= What you need to do =
Extend the address on the CSME and its implications for tax administration, starting after its final line.

= Document segment =
►
Thank you Chair for your kind introduction
and a very Good Morning to you all!
I would first wish to say how pleased I am to
be here to share with you my thoughts on the
implications for tax administration that the CSME is
likely to have with specific attention to the
individual, business and trade as well as
companies. As tax administrators, you are
responsible for the collection of Government revenue
and as such are a key complement to the policymakers
who design the framework for your operation.
Without your functioning, Governments will find it
difficult to finance their activities and as a
significant initiator of the process of integration
might lose some enthusiasm.
Even if
Governments remained enthusiastic and committed to
their budgets in the face of reduced tax
collections, the present debt status of most of them
would quickly constrain their capacity to spend. It
is therefore imperative that the CARICOM Secretariat
engage you in this grand integration strategy called
the CSME.
Over the next ten minutes or so, I would
like to provide a quick overview of the CSME and
where we are in its implementation. Then I shall
speak on the changes that are likely to occur that
would have direct bearing to you and conclude with
the challenges that need to be overcome.
The CSME is defined in Article 1 of the
Revised Treaty as “the regime established by the
provisions of the Revised Treaty”. It is premised on
a legal foundation that could be subjected to a
defined process of dispute resolution including
adjudication, as defined in Article 188. The CSME
has several underlying principles viz.:
- Non-discrimination against
CARICOM nationals who are defined in Article 32.
- Most favoured nation status to
every CARICOM member state that is defined in
Article 3.
- Most favoured nation status to
all CARICOM member states.
These underlying principles result in
processes which when completed would result in a
single market and economy. These processes are:
- liberalisation or the removal of
barriers to intra-regional trade in goods and
services,
- harmonisation of economic
policies and,
- macroeconomic convergence.
◄
= Material provided =
►
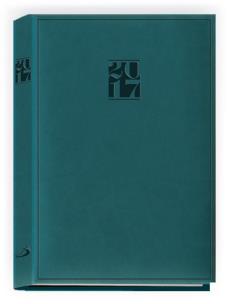 Opakowanie Terminarz 2017 A5 print - morski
◄
= Answer for the task =
These three processes have and will continue to
provide the challenges to every CARICOM national in
his or her economic life and it is these processes
that tax administrators will need to be able to
anticipate their impact on economic agents and
formulate strategies to ensure that revenue targets
and other institutional goals are met in the
changing environment.
The new economic environment that is being
constructed, consist of a single market and economy.
On January 30 2006, six member states - Barbados,
Belize, Guyana, Jamaica, Suriname and Trinidad and
Tobago affixed signatures fulfilling the provisions
of Article 234 of the Treaty and thereby bringing it
into force. The remaining eight Member States
undertook and subsequently fulfilled their
commitment earlier commitment to declare themselves
single market compliant by June 30, 2006 on July 3,
2006.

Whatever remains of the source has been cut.